Randy, you reminded me of spud harvest vacation.  When I was a teenager in St. Anthony Idaho, at harvest time, we had 2 weeks of no school so we could pick-up russet potatoes.  

I would pick for a week, then enjoy a week of vacation and spend my money earned in the fields.  I remember those fields being so big that it looked like there was no end to a row of potatoes.  It was almost depressing, but once I put my head down and started picking, it was OK.

Now, of course, machines pick the spuds, but I imagine sweet potatoes are too tender to use machines.

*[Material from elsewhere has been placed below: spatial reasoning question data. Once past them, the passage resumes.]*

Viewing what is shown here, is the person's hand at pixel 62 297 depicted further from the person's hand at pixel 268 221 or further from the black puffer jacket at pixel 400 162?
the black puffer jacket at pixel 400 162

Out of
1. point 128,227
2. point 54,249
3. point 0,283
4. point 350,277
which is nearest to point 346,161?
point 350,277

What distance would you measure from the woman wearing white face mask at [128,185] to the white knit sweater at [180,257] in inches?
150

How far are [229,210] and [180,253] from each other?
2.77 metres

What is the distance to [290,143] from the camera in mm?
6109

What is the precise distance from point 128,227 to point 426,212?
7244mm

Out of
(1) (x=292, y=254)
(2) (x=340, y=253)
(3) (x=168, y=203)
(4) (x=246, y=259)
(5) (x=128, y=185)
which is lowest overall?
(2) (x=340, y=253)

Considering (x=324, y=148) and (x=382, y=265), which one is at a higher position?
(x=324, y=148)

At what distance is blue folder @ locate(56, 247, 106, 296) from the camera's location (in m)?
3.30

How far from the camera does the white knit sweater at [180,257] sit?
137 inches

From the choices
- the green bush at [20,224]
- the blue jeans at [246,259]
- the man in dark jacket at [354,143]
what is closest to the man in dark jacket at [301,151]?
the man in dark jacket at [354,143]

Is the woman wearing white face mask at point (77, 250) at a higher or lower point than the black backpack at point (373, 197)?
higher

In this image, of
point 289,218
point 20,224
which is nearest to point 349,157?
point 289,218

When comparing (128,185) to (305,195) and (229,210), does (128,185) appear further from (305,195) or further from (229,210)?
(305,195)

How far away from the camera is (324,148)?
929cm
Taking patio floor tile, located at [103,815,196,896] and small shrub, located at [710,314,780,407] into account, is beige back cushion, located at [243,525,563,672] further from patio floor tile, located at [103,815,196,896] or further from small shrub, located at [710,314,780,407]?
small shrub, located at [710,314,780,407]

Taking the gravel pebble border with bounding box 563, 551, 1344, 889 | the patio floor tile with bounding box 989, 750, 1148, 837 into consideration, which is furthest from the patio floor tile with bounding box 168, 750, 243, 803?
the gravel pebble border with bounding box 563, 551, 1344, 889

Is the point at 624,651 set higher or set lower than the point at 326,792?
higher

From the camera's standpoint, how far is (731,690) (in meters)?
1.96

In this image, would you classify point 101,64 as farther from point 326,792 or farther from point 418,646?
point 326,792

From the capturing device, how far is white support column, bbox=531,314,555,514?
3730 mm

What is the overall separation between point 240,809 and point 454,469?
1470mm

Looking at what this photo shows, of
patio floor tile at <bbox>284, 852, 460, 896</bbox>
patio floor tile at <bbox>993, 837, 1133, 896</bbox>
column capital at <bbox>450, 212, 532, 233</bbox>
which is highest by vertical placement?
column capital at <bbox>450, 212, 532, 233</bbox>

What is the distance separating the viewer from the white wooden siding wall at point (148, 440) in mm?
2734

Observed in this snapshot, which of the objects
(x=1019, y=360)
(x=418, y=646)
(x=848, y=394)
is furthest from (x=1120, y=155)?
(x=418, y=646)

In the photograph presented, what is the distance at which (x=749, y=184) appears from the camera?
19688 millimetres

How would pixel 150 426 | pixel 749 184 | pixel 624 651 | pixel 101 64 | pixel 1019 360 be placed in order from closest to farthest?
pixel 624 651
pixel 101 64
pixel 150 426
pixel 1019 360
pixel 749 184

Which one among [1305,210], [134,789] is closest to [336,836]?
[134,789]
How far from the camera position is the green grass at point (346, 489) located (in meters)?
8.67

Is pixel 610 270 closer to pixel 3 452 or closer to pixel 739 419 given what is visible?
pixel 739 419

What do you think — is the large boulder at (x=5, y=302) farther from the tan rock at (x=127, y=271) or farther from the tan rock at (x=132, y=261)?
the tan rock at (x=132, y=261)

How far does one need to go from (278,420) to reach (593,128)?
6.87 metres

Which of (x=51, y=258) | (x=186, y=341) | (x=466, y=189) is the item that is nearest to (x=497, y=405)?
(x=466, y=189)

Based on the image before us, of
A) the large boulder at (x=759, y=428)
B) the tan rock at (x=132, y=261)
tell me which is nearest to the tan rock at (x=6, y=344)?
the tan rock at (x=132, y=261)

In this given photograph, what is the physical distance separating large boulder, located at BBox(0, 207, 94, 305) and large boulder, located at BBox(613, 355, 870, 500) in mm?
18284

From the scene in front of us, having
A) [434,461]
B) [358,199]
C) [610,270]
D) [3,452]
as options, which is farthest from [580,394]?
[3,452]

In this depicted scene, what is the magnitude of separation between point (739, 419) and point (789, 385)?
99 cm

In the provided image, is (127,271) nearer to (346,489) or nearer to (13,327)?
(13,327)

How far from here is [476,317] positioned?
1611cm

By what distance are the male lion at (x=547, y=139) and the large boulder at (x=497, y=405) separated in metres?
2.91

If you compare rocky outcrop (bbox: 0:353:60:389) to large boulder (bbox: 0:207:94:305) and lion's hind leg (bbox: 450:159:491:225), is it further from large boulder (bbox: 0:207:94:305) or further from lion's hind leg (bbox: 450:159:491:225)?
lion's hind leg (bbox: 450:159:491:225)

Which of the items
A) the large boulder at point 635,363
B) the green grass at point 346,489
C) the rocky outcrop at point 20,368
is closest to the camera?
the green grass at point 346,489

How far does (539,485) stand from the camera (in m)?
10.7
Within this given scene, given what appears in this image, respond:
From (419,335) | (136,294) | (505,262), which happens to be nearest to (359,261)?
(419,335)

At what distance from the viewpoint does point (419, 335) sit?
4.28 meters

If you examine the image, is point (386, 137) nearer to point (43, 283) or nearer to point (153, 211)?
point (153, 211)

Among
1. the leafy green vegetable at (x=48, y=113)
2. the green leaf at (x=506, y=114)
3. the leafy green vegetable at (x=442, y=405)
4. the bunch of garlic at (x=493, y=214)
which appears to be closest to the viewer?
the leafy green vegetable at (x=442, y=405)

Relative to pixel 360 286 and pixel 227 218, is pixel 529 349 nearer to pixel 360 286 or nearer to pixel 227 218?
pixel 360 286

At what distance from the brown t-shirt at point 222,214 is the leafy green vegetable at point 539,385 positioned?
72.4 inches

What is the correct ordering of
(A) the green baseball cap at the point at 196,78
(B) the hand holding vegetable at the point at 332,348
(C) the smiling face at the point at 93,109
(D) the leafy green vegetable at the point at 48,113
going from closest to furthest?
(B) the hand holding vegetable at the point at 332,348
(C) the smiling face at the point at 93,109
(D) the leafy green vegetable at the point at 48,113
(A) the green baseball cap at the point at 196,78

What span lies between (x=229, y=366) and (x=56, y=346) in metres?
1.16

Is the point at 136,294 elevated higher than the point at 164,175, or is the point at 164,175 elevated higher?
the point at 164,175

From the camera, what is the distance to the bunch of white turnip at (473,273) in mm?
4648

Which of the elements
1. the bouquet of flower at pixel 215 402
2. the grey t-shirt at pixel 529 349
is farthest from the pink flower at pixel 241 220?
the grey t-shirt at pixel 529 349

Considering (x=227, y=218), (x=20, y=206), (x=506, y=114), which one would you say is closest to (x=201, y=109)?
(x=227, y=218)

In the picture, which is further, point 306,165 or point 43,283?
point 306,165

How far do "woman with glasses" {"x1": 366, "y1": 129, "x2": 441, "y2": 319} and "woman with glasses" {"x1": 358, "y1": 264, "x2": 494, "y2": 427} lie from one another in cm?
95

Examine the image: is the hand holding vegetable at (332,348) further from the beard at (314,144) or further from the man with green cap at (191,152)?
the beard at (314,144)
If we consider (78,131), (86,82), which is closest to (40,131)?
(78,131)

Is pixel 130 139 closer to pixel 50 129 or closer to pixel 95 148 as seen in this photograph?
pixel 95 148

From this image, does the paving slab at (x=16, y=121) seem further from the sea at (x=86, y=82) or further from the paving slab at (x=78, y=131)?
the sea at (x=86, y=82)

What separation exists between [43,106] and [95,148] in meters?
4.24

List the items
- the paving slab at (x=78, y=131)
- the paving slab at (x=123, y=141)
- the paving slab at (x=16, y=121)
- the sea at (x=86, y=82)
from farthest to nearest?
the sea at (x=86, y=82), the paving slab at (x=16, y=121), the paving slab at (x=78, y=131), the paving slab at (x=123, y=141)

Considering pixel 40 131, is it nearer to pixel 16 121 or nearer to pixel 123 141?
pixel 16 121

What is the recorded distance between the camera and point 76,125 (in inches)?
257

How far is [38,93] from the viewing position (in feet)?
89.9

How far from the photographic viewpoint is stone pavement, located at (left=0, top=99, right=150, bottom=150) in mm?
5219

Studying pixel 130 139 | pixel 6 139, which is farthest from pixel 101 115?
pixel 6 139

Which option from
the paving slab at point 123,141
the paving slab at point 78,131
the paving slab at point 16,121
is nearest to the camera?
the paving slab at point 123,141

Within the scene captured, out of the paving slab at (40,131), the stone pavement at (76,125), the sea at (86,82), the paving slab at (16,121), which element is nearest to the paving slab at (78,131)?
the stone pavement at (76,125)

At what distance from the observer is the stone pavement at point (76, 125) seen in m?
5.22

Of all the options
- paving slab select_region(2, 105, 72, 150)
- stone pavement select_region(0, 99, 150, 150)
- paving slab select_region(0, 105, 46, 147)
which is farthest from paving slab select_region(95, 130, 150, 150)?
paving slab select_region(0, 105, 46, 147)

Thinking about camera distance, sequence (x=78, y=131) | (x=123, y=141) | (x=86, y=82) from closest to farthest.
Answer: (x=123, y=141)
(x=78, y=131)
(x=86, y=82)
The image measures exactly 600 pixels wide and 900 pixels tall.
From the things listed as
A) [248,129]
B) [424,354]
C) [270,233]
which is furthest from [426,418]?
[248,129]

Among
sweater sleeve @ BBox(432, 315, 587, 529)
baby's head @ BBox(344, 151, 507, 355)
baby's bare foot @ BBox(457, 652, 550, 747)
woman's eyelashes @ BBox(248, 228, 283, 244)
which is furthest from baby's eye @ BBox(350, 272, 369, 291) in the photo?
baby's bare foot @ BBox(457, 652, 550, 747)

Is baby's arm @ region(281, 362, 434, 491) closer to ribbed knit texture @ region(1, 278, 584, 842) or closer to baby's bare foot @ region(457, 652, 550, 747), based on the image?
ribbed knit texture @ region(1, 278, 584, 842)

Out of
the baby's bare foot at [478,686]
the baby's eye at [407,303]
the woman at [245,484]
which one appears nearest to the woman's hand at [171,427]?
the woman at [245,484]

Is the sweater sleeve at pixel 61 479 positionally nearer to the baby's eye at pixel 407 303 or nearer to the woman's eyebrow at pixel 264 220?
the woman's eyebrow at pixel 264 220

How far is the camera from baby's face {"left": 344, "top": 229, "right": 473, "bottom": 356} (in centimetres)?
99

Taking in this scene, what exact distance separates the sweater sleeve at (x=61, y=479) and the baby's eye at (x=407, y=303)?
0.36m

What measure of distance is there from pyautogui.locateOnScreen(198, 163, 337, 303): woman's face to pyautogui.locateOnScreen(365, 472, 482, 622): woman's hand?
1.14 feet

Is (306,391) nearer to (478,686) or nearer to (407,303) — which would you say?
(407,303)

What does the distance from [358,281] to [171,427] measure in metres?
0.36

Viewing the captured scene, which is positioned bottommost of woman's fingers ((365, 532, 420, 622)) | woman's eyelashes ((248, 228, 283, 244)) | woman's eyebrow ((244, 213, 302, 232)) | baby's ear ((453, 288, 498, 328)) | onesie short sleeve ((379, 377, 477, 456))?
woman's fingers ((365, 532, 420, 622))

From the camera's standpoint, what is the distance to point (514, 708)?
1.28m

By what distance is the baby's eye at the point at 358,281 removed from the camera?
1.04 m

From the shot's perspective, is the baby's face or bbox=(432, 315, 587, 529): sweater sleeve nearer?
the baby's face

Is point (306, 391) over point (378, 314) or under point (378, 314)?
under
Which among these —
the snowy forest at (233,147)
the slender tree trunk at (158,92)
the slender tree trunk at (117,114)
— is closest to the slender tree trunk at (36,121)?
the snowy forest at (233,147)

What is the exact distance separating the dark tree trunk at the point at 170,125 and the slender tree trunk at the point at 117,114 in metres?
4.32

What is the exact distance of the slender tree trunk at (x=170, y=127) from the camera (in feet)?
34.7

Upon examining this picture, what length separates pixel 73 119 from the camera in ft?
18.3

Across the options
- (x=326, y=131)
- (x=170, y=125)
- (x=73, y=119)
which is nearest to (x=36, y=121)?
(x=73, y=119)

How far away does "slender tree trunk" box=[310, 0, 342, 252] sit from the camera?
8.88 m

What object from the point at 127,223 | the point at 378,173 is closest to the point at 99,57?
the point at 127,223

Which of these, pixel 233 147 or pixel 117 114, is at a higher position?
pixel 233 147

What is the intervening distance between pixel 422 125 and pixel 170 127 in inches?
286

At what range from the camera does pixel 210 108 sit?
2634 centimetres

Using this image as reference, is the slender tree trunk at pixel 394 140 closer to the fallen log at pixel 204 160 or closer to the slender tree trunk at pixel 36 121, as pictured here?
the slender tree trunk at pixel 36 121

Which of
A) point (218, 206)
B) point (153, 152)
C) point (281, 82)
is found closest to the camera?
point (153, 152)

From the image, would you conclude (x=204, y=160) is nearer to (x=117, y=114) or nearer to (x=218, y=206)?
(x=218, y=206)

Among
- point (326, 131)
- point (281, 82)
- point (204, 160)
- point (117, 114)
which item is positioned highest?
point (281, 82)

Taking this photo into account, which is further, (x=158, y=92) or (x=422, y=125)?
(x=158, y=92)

Comment by Randall Smith on October 20, 2016 at 7:42am
I'm getting some great recipes from some vegetarian cookbook. One I tried two nights ago was a sweet potato peanut butter soup. Really delicious!
With all my sweet potatoes now dug, I need to use the cut ones up quickly. I even made a sweet potato pie.

On a related note, my SIL has been selling his sweet potatoes to Indianapolis restaurants in huge bulks. Fries are a big thing there. He planted 8000 starts last spring! He's got a potato harvester that does the dirty work. Still, we (including me) have to pick them off the ground. Backbreaking.
Comment by Idaho Spud on October 13, 2016 at 10:49am

McMummy burgers, or Why McDonalds burgers don't rot:

Comment by The Flying Atheist on October 6, 2016 at 12:57pm

One of my favorite meals when camping and at home on the grill in the summer was what we called Pocket Stew. I've also heard it called Foil Stew.  A large square of foil wrapped around a hamburger patty with an assortment of vegetables such as onion, tomato. green pepper, potatoes, etc. and seasoned with salt, pepper and Worcester sauce.  The food gets nicely steamed inside the foil pouch over the coals.